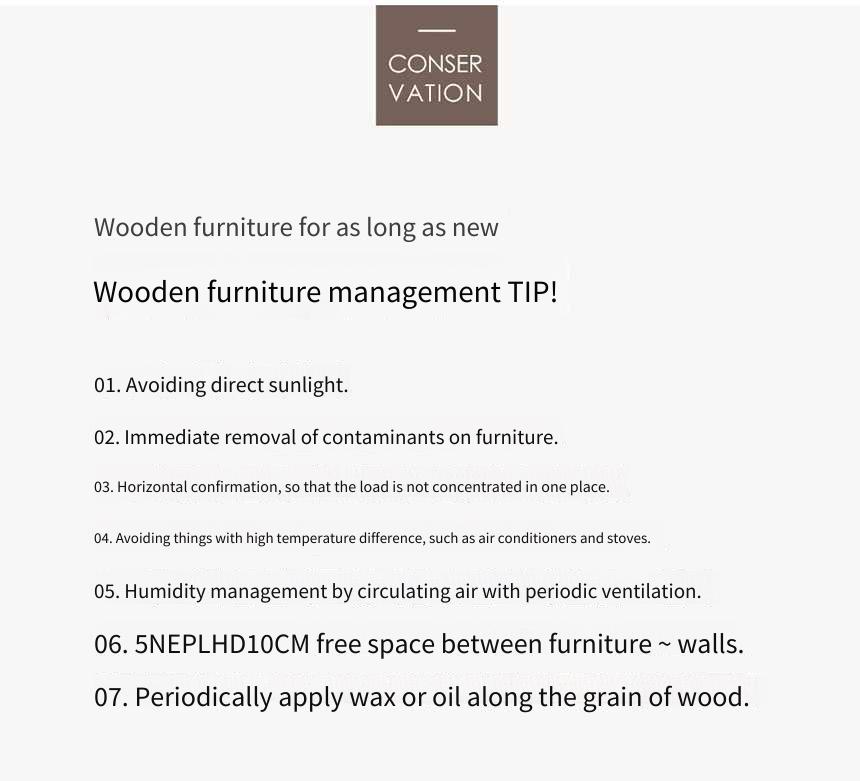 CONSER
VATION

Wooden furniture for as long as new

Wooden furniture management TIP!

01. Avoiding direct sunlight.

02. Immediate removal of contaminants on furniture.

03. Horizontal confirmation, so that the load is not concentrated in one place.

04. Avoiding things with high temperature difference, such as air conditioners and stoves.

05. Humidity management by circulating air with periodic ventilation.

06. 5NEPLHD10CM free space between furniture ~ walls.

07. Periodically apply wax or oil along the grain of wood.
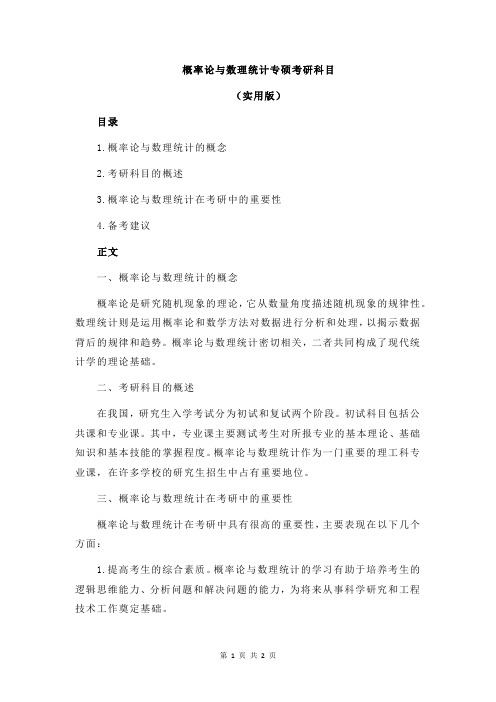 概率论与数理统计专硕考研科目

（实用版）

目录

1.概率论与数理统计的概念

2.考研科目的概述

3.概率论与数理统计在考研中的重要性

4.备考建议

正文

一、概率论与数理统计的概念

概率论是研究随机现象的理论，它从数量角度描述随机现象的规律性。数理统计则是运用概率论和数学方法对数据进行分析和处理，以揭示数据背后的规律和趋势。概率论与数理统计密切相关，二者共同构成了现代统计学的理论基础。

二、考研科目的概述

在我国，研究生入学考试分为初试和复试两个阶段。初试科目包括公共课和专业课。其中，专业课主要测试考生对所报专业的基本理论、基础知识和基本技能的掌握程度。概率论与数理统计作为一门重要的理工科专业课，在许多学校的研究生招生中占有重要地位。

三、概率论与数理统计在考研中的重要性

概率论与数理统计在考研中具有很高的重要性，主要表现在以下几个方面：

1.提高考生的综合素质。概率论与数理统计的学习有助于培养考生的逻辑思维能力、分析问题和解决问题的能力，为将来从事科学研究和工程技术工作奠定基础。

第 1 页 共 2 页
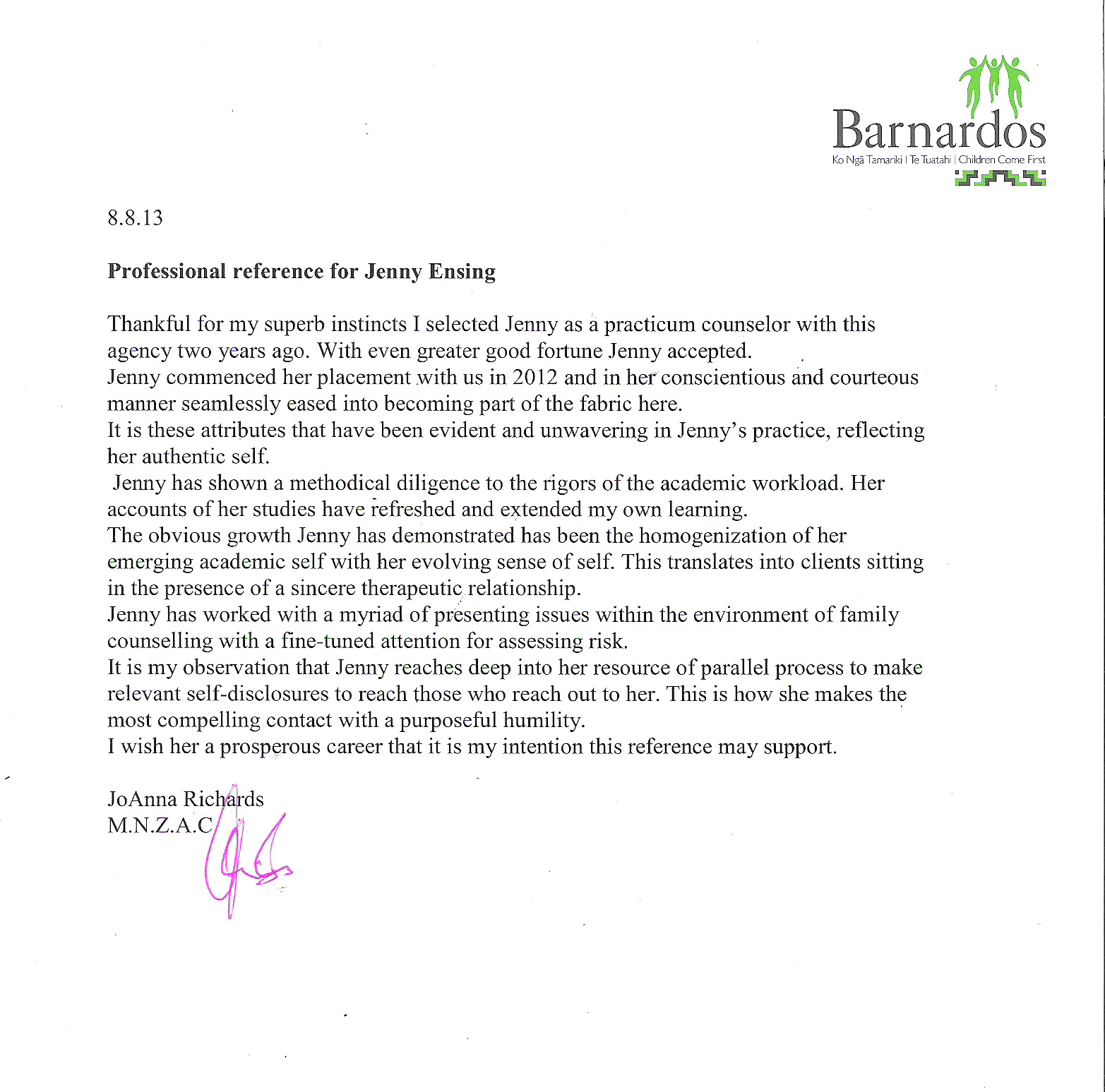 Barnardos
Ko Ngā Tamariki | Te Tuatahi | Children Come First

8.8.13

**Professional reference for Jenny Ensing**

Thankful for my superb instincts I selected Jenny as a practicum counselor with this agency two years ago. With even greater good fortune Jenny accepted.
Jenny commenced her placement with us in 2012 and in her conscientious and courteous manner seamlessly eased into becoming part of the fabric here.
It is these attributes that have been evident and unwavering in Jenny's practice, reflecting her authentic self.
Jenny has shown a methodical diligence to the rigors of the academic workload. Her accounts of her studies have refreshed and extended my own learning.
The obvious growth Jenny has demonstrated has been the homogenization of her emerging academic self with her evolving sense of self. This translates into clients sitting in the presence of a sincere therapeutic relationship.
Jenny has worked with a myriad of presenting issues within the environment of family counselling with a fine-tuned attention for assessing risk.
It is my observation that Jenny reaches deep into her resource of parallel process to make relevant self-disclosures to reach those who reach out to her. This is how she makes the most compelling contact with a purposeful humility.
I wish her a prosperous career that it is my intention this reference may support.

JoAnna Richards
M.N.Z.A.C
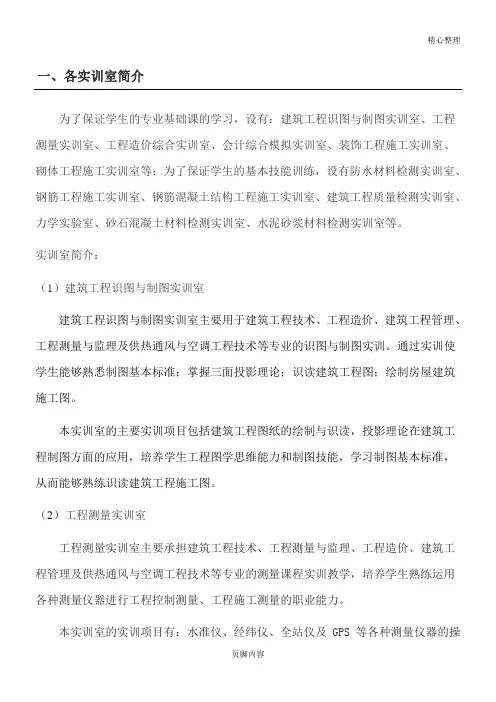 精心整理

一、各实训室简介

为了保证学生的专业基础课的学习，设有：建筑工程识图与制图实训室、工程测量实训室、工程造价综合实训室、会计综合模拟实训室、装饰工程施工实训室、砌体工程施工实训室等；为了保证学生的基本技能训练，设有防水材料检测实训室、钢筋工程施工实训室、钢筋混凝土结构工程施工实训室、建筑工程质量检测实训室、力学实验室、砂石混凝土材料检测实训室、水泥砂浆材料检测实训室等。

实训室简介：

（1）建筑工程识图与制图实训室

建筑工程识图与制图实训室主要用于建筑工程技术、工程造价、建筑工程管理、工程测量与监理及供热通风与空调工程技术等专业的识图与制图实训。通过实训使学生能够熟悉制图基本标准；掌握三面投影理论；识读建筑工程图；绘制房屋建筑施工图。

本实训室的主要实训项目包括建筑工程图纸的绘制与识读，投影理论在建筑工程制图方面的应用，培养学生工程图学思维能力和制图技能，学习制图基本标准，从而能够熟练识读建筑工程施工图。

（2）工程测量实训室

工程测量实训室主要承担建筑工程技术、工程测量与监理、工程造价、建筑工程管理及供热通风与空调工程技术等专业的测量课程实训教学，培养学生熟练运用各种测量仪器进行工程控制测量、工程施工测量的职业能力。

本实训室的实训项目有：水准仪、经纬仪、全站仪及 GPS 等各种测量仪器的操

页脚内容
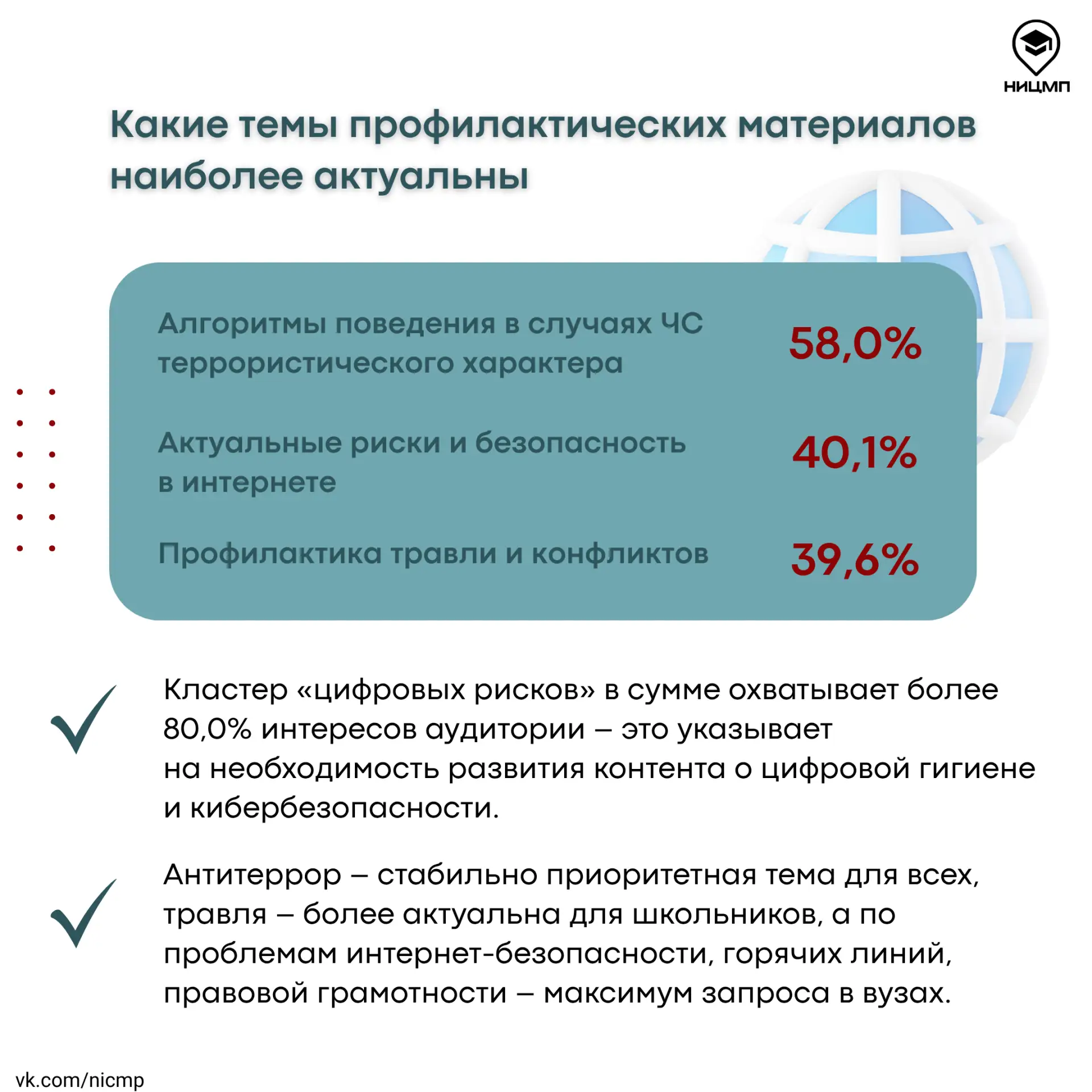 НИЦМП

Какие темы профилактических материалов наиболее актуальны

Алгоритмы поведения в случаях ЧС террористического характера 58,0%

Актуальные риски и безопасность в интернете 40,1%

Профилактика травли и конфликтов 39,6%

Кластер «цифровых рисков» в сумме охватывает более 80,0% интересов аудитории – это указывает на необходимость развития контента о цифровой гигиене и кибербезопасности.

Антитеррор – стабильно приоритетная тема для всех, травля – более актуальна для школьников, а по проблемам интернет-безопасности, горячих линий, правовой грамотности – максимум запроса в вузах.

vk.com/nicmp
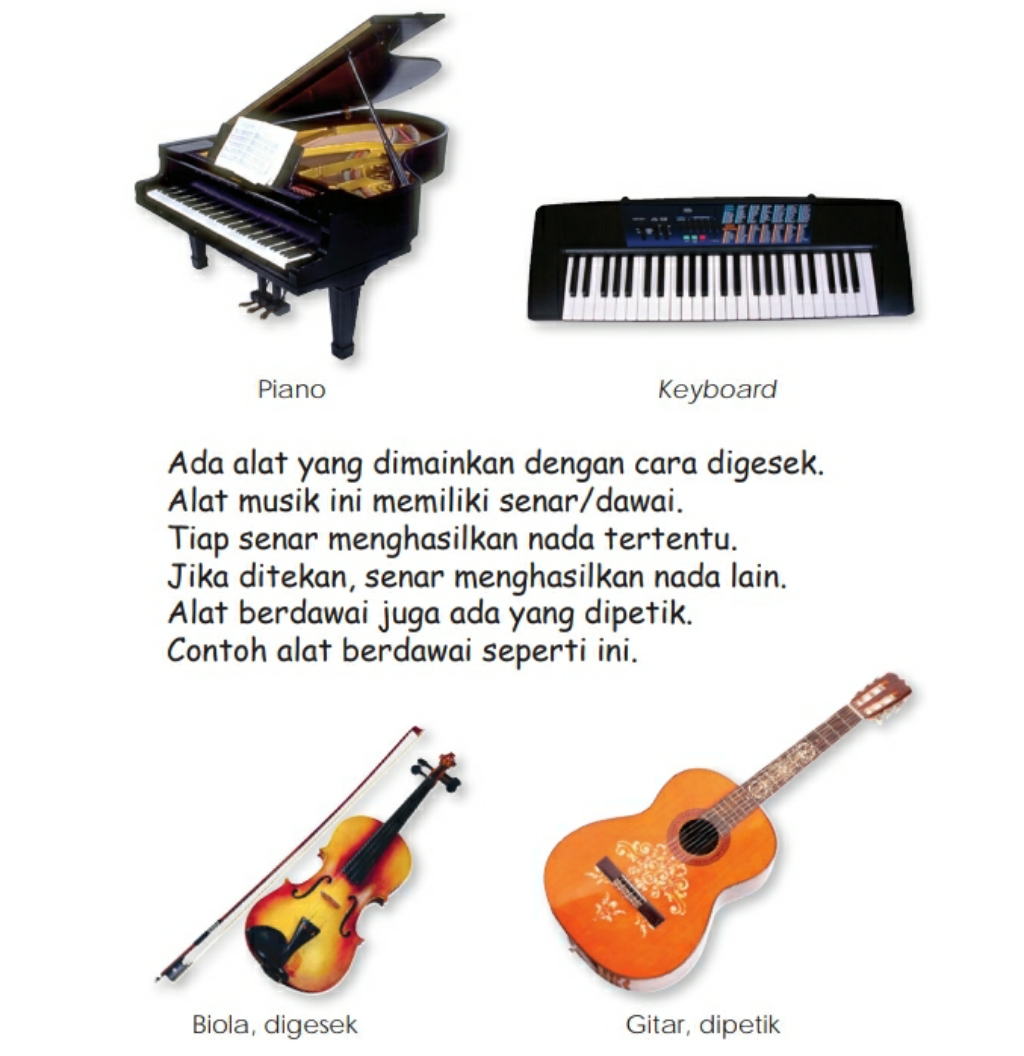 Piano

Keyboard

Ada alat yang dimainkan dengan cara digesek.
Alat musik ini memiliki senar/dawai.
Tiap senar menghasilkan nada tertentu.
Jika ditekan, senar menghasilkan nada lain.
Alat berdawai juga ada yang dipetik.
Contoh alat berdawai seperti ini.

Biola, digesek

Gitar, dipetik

......

_What you need to do_
In the listing above, find the line containing "07. Periodically apply" and the line containing "在我国，研究生入学考试分为初"; print those lines and every line between them exactly, leaving out pictures.

_Your solution_
07. Periodically apply wax or oil along the grain of wood.
 概率论与数理统计专硕考研科目

（实用版）

目录

1.概率论与数理统计的概念

2.考研科目的概述

3.概率论与数理统计在考研中的重要性

4.备考建议

正文

一、概率论与数理统计的概念

概率论是研究随机现象的理论，它从数量角度描述随机现象的规律性。数理统计则是运用概率论和数学方法对数据进行分析和处理，以揭示数据背后的规律和趋势。概率论与数理统计密切相关，二者共同构成了现代统计学的理论基础。

二、考研科目的概述

在我国，研究生入学考试分为初试和复试两个阶段。初试科目包括公共课和专业课。其中，专业课主要测试考生对所报专业的基本理论、基础知识和基本技能的掌握程度。概率论与数理统计作为一门重要的理工科专业课，在许多学校的研究生招生中占有重要地位。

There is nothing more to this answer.